(Source data)
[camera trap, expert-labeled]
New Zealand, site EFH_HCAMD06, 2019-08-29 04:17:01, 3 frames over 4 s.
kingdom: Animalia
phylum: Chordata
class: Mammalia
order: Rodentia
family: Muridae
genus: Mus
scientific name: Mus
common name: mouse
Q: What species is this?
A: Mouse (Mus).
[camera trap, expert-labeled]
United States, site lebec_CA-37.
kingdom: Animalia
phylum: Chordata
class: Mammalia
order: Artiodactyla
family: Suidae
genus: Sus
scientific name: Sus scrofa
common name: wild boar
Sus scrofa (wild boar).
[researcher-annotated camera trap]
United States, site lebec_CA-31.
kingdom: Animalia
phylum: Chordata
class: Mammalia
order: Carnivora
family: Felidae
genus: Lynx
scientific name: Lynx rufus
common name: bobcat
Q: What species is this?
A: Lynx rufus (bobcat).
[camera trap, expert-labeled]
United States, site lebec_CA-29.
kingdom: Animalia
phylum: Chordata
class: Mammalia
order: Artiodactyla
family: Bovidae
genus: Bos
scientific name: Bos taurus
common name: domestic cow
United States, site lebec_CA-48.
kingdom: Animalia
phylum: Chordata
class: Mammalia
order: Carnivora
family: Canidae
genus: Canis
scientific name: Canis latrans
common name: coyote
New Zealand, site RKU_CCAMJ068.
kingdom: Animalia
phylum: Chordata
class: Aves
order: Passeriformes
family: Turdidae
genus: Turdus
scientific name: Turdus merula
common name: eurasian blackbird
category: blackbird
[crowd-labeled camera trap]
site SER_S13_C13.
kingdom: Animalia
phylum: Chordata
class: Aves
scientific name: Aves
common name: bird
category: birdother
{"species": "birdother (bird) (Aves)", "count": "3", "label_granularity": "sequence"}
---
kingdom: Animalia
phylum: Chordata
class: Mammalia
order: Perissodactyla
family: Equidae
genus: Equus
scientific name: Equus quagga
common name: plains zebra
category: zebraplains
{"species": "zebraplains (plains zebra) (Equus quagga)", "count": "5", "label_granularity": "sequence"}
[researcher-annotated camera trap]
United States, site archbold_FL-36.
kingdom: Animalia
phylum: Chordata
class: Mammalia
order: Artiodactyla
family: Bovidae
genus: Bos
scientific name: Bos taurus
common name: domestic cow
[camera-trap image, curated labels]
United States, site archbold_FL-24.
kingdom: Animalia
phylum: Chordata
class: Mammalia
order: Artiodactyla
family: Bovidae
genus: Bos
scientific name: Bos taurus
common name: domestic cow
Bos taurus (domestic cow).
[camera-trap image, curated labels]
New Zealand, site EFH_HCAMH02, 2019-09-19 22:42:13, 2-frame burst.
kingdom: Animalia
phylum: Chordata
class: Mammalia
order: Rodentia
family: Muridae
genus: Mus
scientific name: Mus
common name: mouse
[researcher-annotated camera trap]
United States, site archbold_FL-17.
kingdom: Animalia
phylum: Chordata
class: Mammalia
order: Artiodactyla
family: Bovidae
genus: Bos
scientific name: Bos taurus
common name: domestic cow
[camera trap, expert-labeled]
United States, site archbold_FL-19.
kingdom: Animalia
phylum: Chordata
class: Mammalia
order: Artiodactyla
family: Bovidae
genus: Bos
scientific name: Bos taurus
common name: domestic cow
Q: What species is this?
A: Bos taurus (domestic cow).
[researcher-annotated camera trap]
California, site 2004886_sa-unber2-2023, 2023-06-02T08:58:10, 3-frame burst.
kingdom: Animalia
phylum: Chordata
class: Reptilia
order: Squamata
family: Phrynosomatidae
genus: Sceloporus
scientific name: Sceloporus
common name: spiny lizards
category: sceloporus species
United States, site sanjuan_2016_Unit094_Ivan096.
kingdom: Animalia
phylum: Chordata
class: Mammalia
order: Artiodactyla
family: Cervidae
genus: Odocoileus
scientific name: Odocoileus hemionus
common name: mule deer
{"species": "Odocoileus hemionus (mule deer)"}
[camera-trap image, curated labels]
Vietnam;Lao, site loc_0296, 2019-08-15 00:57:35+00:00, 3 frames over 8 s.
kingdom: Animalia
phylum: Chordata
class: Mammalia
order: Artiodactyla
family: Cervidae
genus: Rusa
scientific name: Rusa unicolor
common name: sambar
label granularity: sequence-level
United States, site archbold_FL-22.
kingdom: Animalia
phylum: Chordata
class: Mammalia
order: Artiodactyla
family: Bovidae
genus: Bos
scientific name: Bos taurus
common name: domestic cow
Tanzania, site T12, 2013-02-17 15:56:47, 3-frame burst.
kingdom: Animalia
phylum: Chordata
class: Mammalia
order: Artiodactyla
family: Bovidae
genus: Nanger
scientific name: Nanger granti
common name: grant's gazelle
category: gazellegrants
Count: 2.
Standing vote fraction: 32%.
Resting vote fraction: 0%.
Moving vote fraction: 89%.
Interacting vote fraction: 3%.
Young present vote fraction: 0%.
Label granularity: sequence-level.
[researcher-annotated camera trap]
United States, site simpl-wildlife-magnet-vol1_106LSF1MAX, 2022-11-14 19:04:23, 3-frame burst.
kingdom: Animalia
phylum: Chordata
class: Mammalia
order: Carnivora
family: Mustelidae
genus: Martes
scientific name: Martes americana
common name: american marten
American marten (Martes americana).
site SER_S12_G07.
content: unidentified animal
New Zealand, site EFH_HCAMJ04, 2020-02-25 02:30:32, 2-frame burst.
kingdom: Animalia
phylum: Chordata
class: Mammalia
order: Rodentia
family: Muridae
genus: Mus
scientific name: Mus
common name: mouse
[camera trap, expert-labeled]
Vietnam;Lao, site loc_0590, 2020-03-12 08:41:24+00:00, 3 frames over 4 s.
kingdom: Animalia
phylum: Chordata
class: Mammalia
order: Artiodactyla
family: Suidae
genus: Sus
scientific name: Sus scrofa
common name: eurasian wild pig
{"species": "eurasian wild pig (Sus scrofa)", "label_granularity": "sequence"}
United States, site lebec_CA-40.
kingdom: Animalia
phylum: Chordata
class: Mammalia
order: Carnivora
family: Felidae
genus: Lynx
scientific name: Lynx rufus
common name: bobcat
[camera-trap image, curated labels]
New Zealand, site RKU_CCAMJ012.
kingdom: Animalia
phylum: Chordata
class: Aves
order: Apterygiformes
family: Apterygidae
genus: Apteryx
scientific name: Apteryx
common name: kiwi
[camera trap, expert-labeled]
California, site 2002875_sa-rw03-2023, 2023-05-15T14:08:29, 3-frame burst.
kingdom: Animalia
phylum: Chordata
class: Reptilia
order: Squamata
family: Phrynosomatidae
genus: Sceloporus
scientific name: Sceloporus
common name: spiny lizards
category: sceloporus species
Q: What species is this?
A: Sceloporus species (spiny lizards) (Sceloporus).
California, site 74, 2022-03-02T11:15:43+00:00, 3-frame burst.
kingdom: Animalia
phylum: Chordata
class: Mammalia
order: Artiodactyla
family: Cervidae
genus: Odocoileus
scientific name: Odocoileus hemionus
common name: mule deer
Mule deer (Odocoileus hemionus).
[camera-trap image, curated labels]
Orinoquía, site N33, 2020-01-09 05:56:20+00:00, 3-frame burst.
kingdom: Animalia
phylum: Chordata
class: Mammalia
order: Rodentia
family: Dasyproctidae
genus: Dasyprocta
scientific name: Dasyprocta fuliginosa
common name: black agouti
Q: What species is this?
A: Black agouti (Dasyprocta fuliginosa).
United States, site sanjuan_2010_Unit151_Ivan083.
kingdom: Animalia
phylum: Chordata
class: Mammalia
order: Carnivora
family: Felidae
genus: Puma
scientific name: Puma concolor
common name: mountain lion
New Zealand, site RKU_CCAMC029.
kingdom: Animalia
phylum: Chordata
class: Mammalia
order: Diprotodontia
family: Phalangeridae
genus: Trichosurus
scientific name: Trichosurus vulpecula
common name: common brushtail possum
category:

* _YOUR TASK_: Search the data for the string "eurasian". List each line that has it.

* _EXERCISE RESULT_:
common name: eurasian blackbird
common name: eurasian wild pig
{"species": "eurasian wild pig (Sus scrofa)", "label_granularity": "sequence"}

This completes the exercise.